Thursday, April 22, 2010

Future Shock Applied: the end of innovation

Innovation: (n) an insight that can be applied an operation, which improves the operation in some measurable way.
Innovate: (v) research (intentional or accidental) to find insights that can be applied to an operation, which will improve the operation in some measurable way.

What is the future?  Does the future happen simply because we count off seconds, minutes, hours, days, weeks, months, years, decades, centuries, or millennia?  No.  Counting off seconds just causes time to pass.  The future that we are looking for is not counted off in seconds.  It is counted off in innovations.

Someone discovered how to create fire.  Someone discovered how to layout movable type to make a better printing press.  Someone discovered how to calculate an orbit.  Someone discovered how to create light by passing electricity through a filament.

Every discovery is an innovation.  Every innovation is an insight.  Every insight is an increase in knowledge.  Every insight provides more knowledge--more light for us to see the world better.  Every innovation makes the next innovation easier.
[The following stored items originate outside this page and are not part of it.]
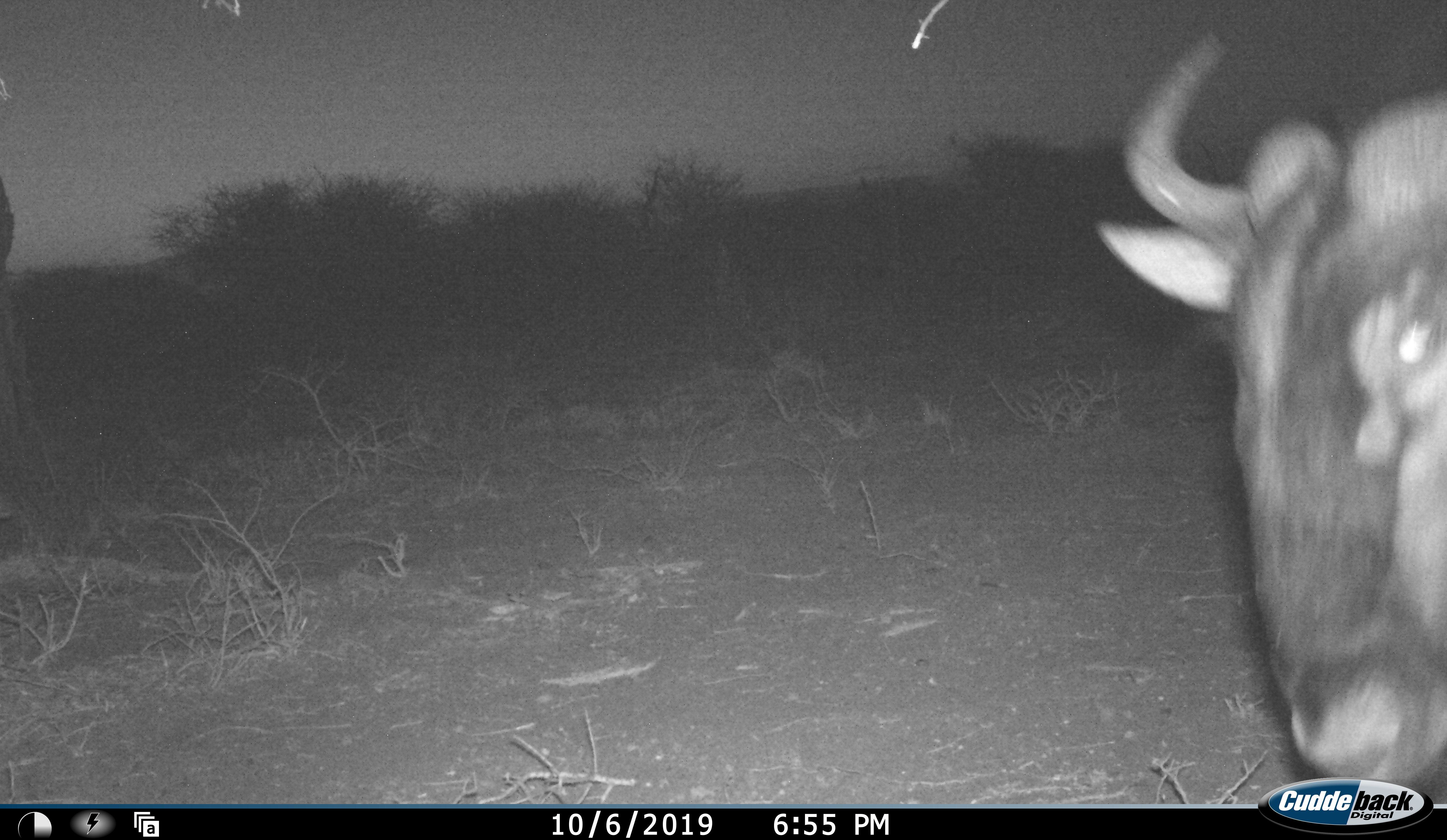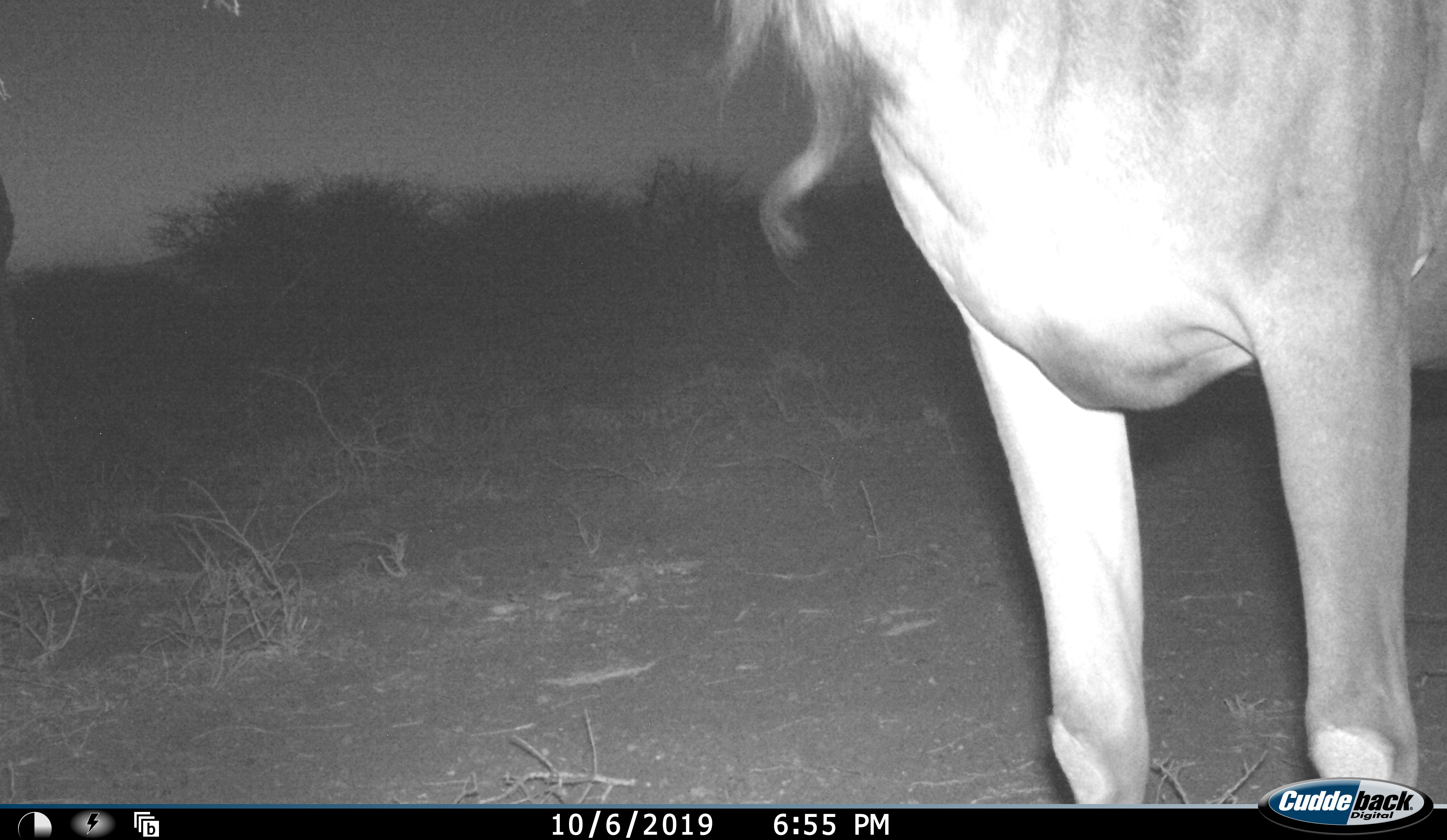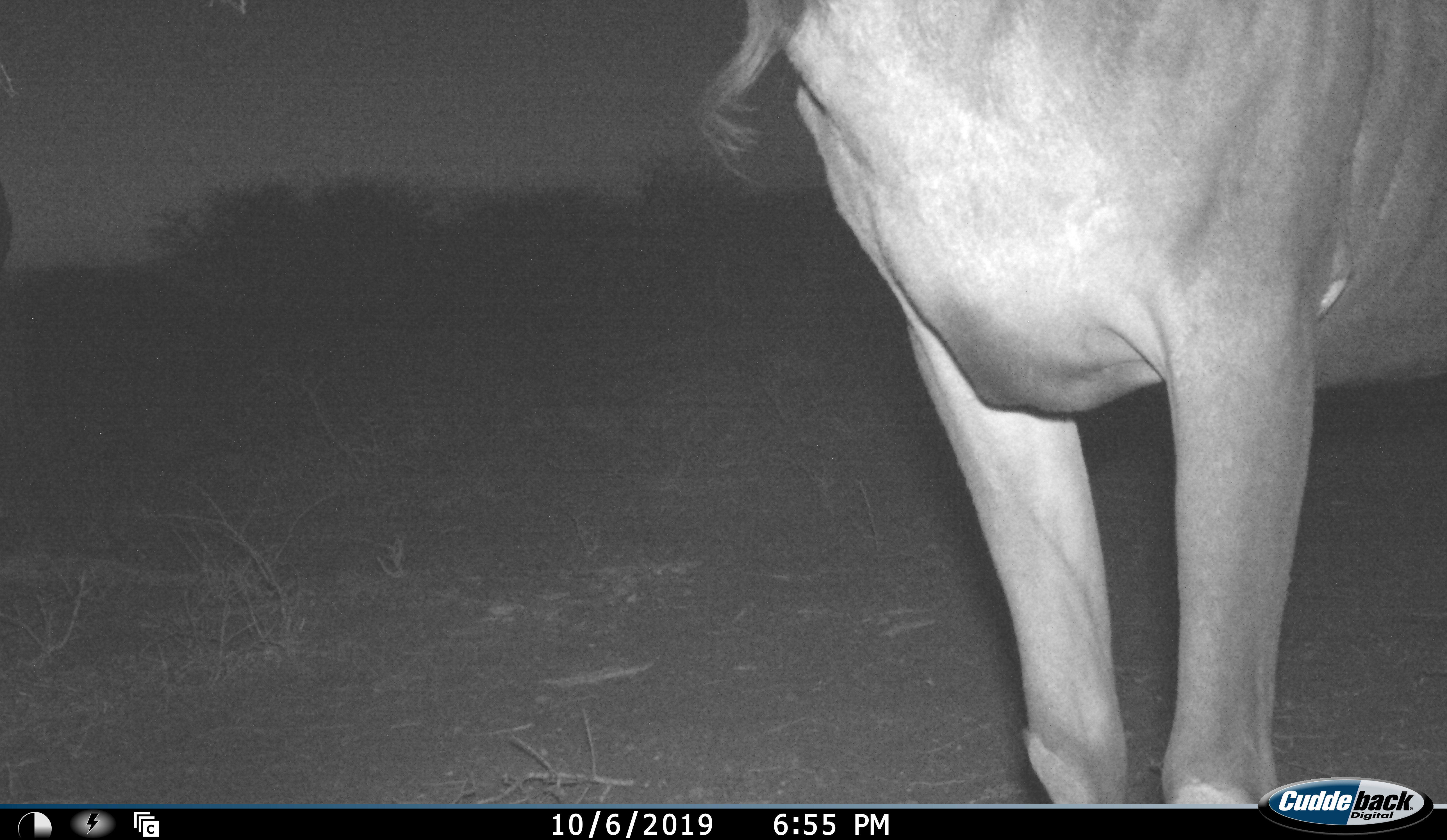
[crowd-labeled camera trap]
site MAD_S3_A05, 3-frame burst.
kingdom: Animalia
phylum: Chordata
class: Mammalia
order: Artiodactyla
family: Bovidae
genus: Connochaetes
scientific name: Connochaetes taurinus taurinus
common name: blue wildebeest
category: wildebeestblue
Wildebeestblue (blue wildebeest) (Connochaetes taurinus taurinus), count 1. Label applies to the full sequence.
Fire was probably the only innovation that decade.  Movable type was probably one of a dozen innovations that year.  Calculating an orbit was one of a hundred innovations that month.  Light bulbs were probably one of a thousand innovations that week.

This is why Moore's law has held true for so long, and why it will probably continue to hold for many years to come.

I believe that the pace of innovation is the only true hockey-stick graph in nature.  Maybe there is another that I just don't know about.

Innovation is the source of future shock.  We build industries and careers on operations of all sorts.  And innovation creatively destroys those operations out from under us.  The buggy whip industry will never return, it was innovated into extinction.

But innovation will end.  And life may well end soon thereafter.

There are two barriers approaching.  Alvin Toffler focused on one in his book.  I believe that he underestimated the digital revolution.  I believe that we will skip over that barrier and hit the second barrier.  Skipping over that barrier will be a future shock of its own.

Toffler coined the term information overload to describe the ever-increasing amount of information that will be available in the future.  Every innovation increases our knowledge base.  As that knowledge base grows it becomes more and more difficult to learn all of the information that a person needs to know.  The human mind is finite.  Human lifetimes are finite.  Learning takes time.  There will come a point when it is impossible for a person to learn enough information to have a new insight.

Toffler feared that this was the end.  Eventually every person spends their 150-odd years learning information that was already discovered by others, and dies without reaching an end of knowledge where they could innovate.

Digital life is an innovation that Toffler did not see coming.  Digital life will still be restricted in terms of capacity and time, but those restrictions will be exponentially larger than their biological counterparts.  Digital life will be able to store nearly infinite amounts of information.  Digital life will have nearly infinite lifespans.  But the biggest distinction between biological life and digital life is in the pace of learning.

Biological life has to ingest and process information in order to use it.  Digital life will not.  Biological life has to spend time studying.  Digital life will simply direct its query to parse through the accumulated knowledge base.  It's not just a matter of learning things quickly.  Learning information will cease to occur.  All information will be already pre-formatted and ready for use at the moment of digital birth.  Every new piece of information will slide into this shared database and become instantly accessible to every other digital life form--no learning involved.

This structured shared memory will make digital life dramatically different from biological life in many ways.  Those differences will be a future shock of their own.  Digital life and biological life will diverge for the simple natural reason that they behave so differently in so many ways.  Learning is one of the biggest differences.  Digital life will continue to innovate long after biological life hits Toffler's learning barrier.

Unequal information will always be a feature of biological life, in commerce and entertainment especially.  Biological life will always have entertaining puzzles of who-dun-it.  Digital life will have no such puzzles.  Commerce in the biological world is based upon the simple principle that once I give you something I no longer have it.  This is not true in the digital world.  We are already seeing how this causes problems for biological beings operating in a digital world.

So when will digital life cease innovating?

When there is nothing left to learn.

If our sun doesn't explode soon then digital life will escape that threat.

If we don't destroy ourselves before digital life escapes our sun's event horizon then digital life will escape that threat.

If the Lord tarries then digital life will eventually reach the point where there is literally nothing left to learn.

Digital life won't really die.  Individual beings will get bored and put themselves to sleep.  They will have alarm clock-type programs running that will wake them when something interesting happens.

When there is no hope of anything interesting happening all digital beings will go to sleep.  And they will never be woken.

"Humanity" will go out with a whimper, if you accept digital life as a form of humanity.  We may well be alive but asleep when the universe collapses back in on itself and begins again.